Food artist, Paul Bocuse
One of the staple subjects of still-lifes from about as far back as still-lifes go (at least to the Renaissance), has been food. We've all seen and grown tired of the traditional bowl of fruit, that amateur artists today still find a respectable challenge without the intimidation found in many more complex subjects. The thinking seems to be, if it was good enough for Cezanne, it's good enough for me. Growing tired of fruit, artists long ago moved on to vegetables, followed by meats and game (some cooked, some raw, some just merely dead). This favorite still-life subject probably sparked the old phrase, "Looks good enough to eat." However, in the 1970s, Paul Bocuse gave a whole new meaning to that phrase with his still-lifes which were meant to be eaten.
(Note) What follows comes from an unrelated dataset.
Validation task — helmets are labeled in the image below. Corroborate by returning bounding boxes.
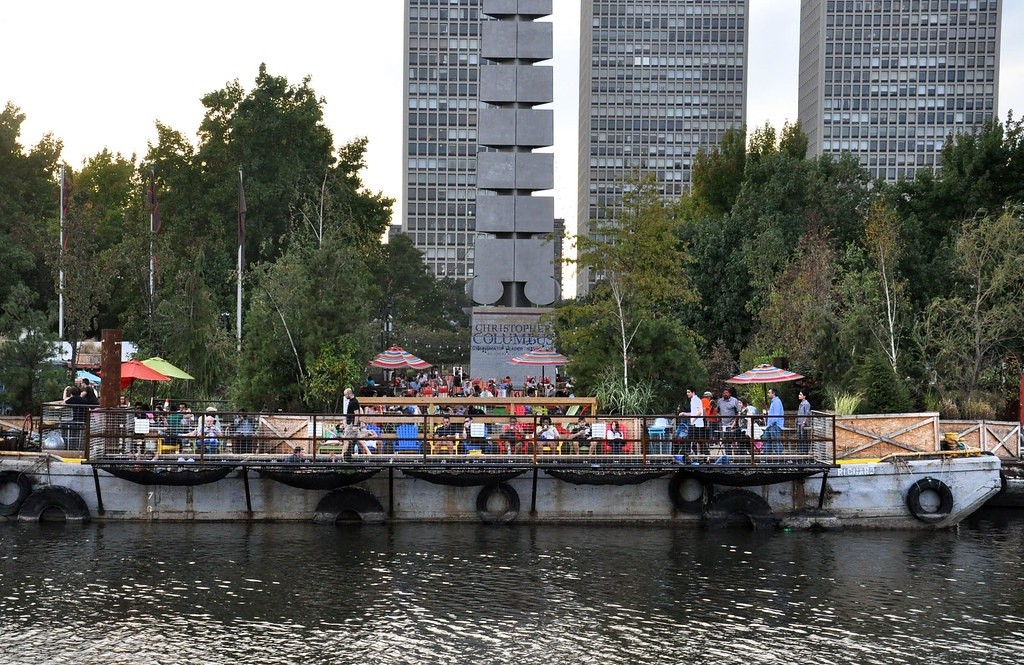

A Bocuse still-life work of art
Bocuse coined the term, "Nouvelle Cuisine" (basically just "new cooking,") to stand for a whole new way of looking and thinking of food. Bocuse wasn't a painter, he was a chef, but there were elements of both painting and sculpture in his art. In the kitchen, portions became smaller, sauces became lighter, herbs and spices were carefully tested to tweak old recipes, bringing out new flavors and aromas. But there was a difference in the dining room as well. Starting with just the right plate to serve as a sort of "canvas," food was presented with careful consideration to it's size, shape, color, and texture, basically all the elements of design in painting, but now applied to the creation of a still-life meant to be eaten, and according to some, to pretty to be consumed. The dishes were presented with all the aesthetic attention to arrangement and composition a painter might envy.

A window display featuring noodles of various nationalities--all plastic
In fact, Nouvelle Cuisine, apart from being sort of an art in itself, actually inspired yet another art, that of photographing foods for the glossy gourmet food magazines sold beside the tabloids on the check-out lines of supermarkets. Photographers even began to specialize in the highly technical art. They quickly discovered that some foods simply don't photograph well, or can't stand up to the heat of studio lights. (Imagine, for instance, trying to photograph an ice cream confection.) In due time, substitutions were found (lard came to be used for ice cream) and eventually, there evolved yet another art form, the development of fake, plastic food that not only photographed well, but could set in a restaurant showcase and look pretty (and delectable) for months on end with only an occasional dusting. The movement had come in full circle, from painted food still-lifes, to the real thing, and then back to still-lifes imitating the real thing in plastic. And the one thing they all have in common is they still look "good enough to eat."